WHAT YOU NEED TO DO: Your answer should repeat the entries in full, exactly as given, with no pictures.

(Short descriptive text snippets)
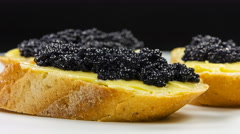 Sandwiches with butter and black caviar on black background, macro shoot. Stock Footage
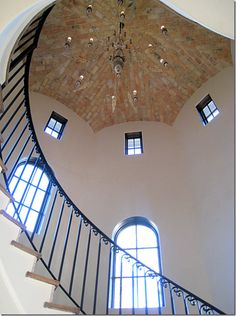 love the little windows at the top, the ceiling, railing and shape of the walls.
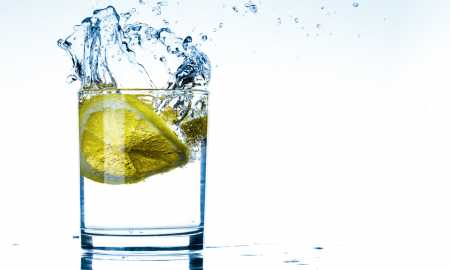 drink and refreshment concept - glass of sparkling water with lemon slices on reflective surface
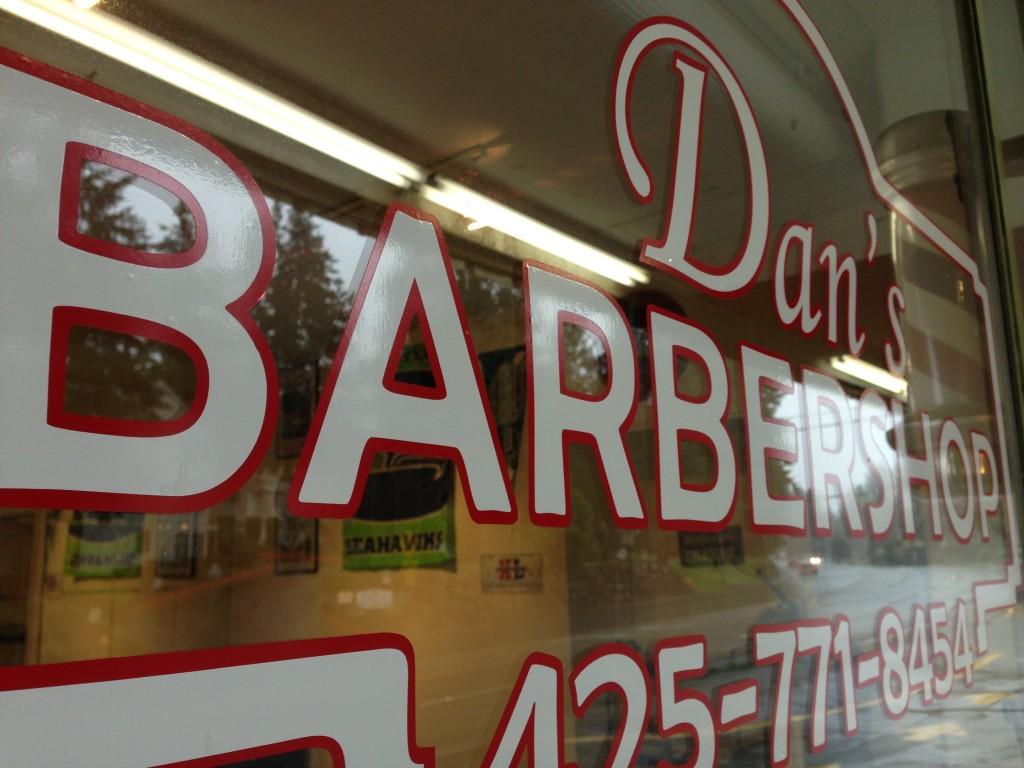 Custom vinyl window graphics for Dan's Barber Shop of Edmonds, WA
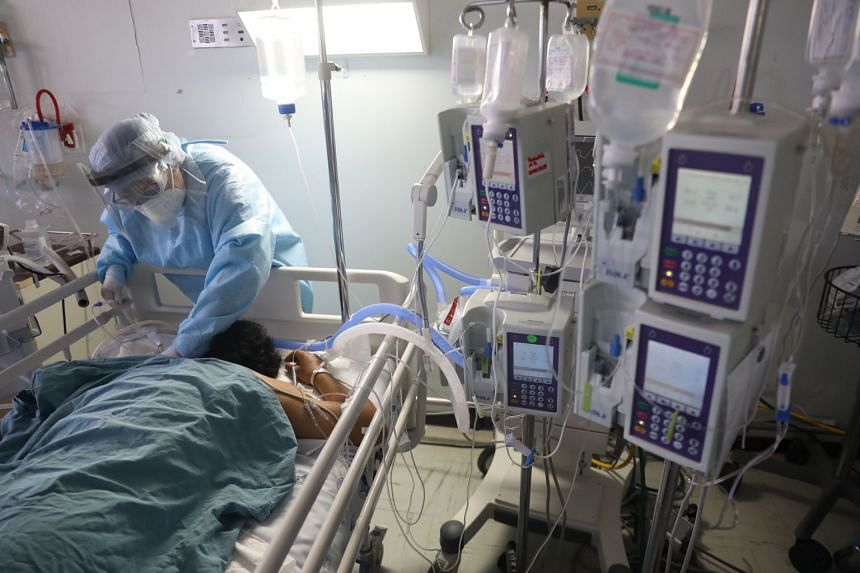 A health worker treats a Covid-19 patient attached to a life support machine, at a hospital in Mexico.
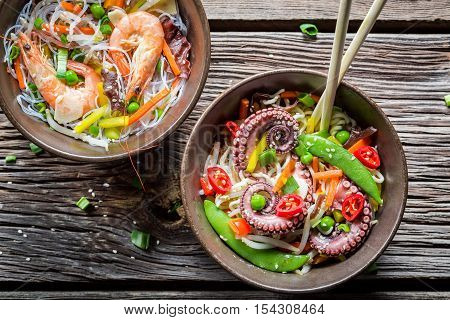Seafood and fresh vegetables with noodles on wooden table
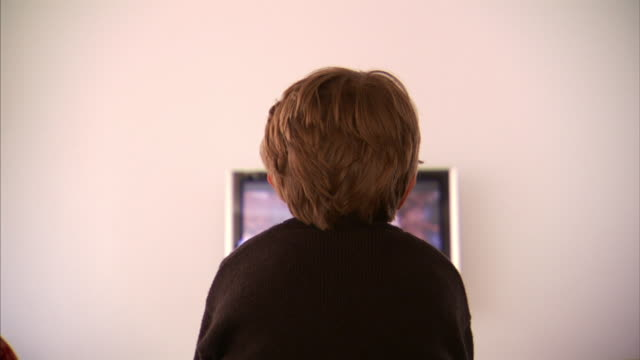Medium Long Shot static - A boy watches television.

RESPONSE TO THIS TASK:
 Sandwiches with butter and black caviar on black background, macro shoot. Stock Footage
 love the little windows at the top, the ceiling, railing and shape of the walls.
 drink and refreshment concept - glass of sparkling water with lemon slices on reflective surface
 Custom vinyl window graphics for Dan's Barber Shop of Edmonds, WA
 A health worker treats a Covid-19 patient attached to a life support machine, at a hospital in Mexico.
Seafood and fresh vegetables with noodles on wooden table
Medium Long Shot static - A boy watches television.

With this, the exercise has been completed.